Affordance segmentation of hand-occluded containers from exocentric images
Tommaso Apicella, Alessio Xompero, Edoardo Ragusa, Riccardo Berta, Andrea Cavallaro, Paolo Gastaldo
TL;DR
This paper tackles visual affordance segmentation for hand-occluded, hand-held containers in exocentric imagery. It introduces ACANet, a multi-branch UNet-like network that separately learns hand and object features and fuses them through a region-aware fusion module to robustly predict affordances despite occlusion. Trained on CHOC-AFF, a mixed-reality dataset built by annotating CHOC with affordances, ACANet demonstrates superior generalisation to real images (HO-3D, CCM) and better performance on graspable and contain classes compared to baselines, albeit with higher computational cost. The work advances practical affordance understanding in human-robot interaction by explicitly modeling hand and object regions and validating across diverse backgrounds and real-world scenarios.
Abstract
Visual affordance segmentation identifies the surfaces of an object an agent can interact with. Common challenges for the identification of affordances are the variety of the geometry and physical properties of these surfaces as well as occlusions. In this paper, we focus on occlusions of an object that is hand-held by a person manipulating it. To address this challenge, we propose an affordance segmentation model that uses auxiliary branches to process the object and hand regions separately.

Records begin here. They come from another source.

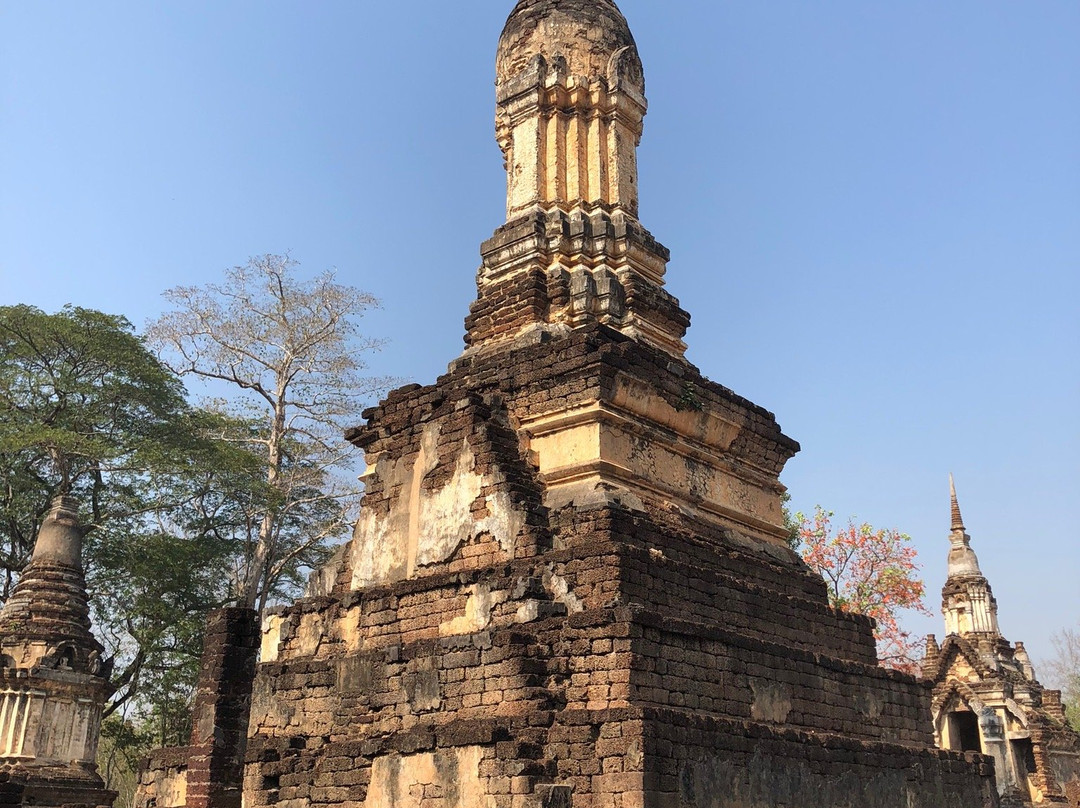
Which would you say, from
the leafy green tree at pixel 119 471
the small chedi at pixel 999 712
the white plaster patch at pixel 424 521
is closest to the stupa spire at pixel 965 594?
the small chedi at pixel 999 712

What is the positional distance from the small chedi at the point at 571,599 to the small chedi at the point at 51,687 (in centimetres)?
444

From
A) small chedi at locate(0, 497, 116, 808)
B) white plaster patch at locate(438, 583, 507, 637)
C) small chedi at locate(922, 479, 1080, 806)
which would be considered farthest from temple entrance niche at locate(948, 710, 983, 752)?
white plaster patch at locate(438, 583, 507, 637)

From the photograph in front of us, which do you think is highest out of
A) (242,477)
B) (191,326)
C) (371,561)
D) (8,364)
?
(191,326)

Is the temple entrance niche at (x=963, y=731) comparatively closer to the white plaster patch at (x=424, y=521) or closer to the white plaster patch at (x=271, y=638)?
the white plaster patch at (x=424, y=521)

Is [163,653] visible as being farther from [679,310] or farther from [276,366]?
[679,310]

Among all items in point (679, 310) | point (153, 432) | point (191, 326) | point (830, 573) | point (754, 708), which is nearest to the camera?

The proposed model learns affordance features under hand-occlusion by weighting the feature map through hand and object segmentation. To train the model, we annotated the visual affordances of an existing dataset with mixed-reality images of hand-held containers in third-person (exocentric) images. Experiments on both real and mixed-reality images show that our model achieves better affordance segmentation and generalisation than existing models.